### Instructions to follow
Nothing but the lines from the one containing "Of the things listed as" to the end of the data should be returned, each exactly as written.

### Source material
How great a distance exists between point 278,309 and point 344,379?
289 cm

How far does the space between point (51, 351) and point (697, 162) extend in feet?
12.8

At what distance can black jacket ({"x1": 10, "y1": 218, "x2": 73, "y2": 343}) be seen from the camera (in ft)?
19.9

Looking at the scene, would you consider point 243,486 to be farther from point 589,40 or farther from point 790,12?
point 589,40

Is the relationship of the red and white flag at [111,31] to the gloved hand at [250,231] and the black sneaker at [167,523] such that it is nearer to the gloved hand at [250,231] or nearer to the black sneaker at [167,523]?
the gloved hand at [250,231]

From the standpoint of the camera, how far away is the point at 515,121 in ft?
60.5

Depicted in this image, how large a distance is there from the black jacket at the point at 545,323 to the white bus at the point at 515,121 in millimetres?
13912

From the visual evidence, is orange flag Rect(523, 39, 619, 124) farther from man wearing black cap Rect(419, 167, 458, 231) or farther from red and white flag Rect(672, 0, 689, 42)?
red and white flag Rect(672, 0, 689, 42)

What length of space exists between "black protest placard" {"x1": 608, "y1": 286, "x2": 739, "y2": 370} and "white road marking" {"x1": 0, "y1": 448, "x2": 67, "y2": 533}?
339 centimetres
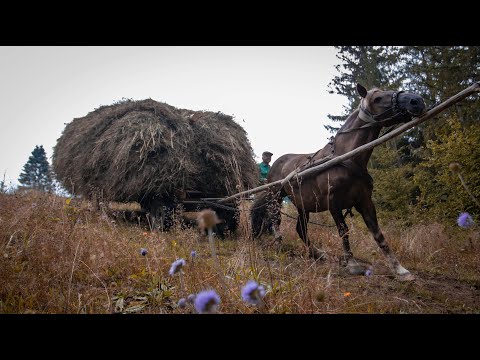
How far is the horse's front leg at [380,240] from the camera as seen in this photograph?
293 centimetres

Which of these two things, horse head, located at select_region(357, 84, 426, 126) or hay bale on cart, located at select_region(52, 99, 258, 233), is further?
hay bale on cart, located at select_region(52, 99, 258, 233)

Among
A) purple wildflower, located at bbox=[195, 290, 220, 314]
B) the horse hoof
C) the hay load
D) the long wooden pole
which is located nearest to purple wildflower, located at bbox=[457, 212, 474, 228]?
the long wooden pole

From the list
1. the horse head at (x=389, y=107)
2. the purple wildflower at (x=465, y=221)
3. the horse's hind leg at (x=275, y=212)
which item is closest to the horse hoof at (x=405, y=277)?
the purple wildflower at (x=465, y=221)

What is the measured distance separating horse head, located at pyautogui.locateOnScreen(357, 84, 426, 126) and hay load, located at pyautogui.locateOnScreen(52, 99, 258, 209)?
6.85 feet

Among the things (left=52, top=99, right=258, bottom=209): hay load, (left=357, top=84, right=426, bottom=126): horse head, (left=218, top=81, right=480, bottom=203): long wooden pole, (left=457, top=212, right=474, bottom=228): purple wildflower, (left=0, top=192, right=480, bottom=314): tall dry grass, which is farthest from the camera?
(left=52, top=99, right=258, bottom=209): hay load

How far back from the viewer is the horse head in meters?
2.55

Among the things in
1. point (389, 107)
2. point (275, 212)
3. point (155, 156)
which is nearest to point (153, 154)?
point (155, 156)

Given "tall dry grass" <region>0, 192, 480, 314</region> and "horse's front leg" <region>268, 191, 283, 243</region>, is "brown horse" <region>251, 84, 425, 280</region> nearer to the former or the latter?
"horse's front leg" <region>268, 191, 283, 243</region>

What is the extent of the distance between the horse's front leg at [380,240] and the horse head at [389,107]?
1016mm

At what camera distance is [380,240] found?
312 cm

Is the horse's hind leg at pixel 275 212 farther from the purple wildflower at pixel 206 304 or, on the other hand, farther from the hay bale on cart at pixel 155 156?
the purple wildflower at pixel 206 304

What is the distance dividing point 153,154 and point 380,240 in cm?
398
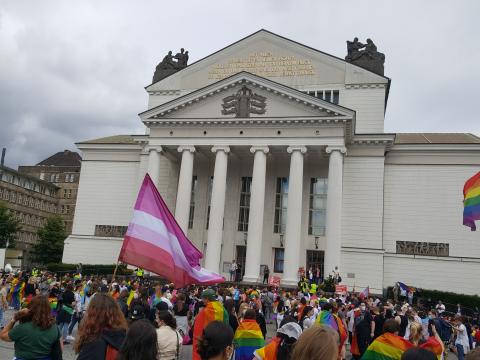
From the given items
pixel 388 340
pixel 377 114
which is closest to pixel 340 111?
pixel 377 114

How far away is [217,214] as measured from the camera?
35.2 metres

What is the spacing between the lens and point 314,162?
3872cm

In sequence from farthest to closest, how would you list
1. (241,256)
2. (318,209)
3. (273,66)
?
1. (273,66)
2. (241,256)
3. (318,209)

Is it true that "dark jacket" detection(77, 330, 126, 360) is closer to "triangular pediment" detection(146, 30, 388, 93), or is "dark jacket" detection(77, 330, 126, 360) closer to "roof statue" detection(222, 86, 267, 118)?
"roof statue" detection(222, 86, 267, 118)

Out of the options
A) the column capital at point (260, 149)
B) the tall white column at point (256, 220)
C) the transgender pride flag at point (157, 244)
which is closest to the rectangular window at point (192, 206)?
the tall white column at point (256, 220)

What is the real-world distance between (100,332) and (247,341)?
384 cm

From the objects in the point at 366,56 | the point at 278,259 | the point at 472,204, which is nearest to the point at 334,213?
the point at 278,259

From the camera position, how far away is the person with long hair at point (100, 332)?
173 inches

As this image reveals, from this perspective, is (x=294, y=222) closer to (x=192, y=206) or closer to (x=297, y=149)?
(x=297, y=149)

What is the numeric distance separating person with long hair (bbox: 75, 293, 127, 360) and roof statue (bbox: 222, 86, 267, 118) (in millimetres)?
31704

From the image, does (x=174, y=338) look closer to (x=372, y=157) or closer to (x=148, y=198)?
(x=148, y=198)

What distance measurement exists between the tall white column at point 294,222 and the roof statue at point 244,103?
4.42 m

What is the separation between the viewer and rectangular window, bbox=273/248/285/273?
38.6 meters

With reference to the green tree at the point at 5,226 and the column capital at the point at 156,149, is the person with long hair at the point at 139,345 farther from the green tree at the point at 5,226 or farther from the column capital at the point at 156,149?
the green tree at the point at 5,226
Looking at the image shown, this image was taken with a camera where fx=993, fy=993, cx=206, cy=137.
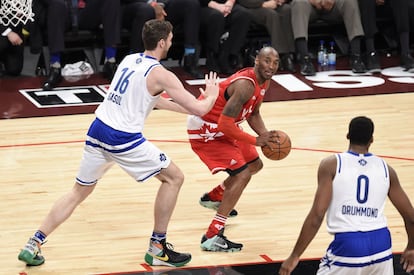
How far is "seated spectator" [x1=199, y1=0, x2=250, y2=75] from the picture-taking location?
12.9 m

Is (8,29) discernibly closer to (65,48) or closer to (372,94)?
(65,48)

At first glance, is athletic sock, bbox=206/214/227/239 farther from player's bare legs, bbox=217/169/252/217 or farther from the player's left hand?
the player's left hand

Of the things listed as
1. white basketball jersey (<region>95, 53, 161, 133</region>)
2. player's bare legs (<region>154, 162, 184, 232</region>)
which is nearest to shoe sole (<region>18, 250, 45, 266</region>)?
player's bare legs (<region>154, 162, 184, 232</region>)

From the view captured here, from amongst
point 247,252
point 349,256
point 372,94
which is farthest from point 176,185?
point 372,94

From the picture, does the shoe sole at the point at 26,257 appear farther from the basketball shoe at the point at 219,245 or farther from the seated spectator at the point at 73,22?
the seated spectator at the point at 73,22

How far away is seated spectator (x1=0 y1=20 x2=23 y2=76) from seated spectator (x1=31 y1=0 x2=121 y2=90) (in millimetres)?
293

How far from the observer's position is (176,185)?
22.8ft

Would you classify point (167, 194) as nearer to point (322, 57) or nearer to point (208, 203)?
point (208, 203)

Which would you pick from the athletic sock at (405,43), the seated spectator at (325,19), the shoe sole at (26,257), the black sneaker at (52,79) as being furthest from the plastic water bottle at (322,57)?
the shoe sole at (26,257)

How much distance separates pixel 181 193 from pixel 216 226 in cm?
140

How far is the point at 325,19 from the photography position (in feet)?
44.5

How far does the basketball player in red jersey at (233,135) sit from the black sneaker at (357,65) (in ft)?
18.2

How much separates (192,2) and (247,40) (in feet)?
4.22

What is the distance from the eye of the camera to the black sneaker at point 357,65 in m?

### Solution to the exercise
Of the things listed as
1. white basketball jersey (<region>95, 53, 161, 133</region>)
2. player's bare legs (<region>154, 162, 184, 232</region>)
which is nearest to shoe sole (<region>18, 250, 45, 266</region>)?
player's bare legs (<region>154, 162, 184, 232</region>)

From the view captured here, from amongst
point 247,252
point 349,256
point 372,94
which is farthest from point 176,185?
point 372,94

From the picture, does the shoe sole at the point at 26,257 appear farther from the basketball shoe at the point at 219,245 or farther from the seated spectator at the point at 73,22?
the seated spectator at the point at 73,22

How far away is seated spectator (x1=0 y1=20 x2=23 y2=76) from seated spectator (x1=31 y1=0 x2=121 y2=90) (in millimetres)?
293

How far from the observer's position is (176,185)?
22.8ft

Would you classify point (167, 194) as nearer to point (322, 57) or nearer to point (208, 203)?
point (208, 203)

Which would you pick from the athletic sock at (405,43), the seated spectator at (325,19), the shoe sole at (26,257), the black sneaker at (52,79) as being furthest from the plastic water bottle at (322,57)?
the shoe sole at (26,257)

How much distance separates pixel 181 193 from pixel 216 226 in cm?
140

How far is the point at 325,19 from the photography position (in feet)?
44.5

How far does the basketball player in red jersey at (233,135) sit from the black sneaker at (357,65) (in ft)?
18.2

How much separates (192,2) and (247,40) (in feet)?
4.22

What is the distance from the eye of the camera to the black sneaker at point 357,65 in m?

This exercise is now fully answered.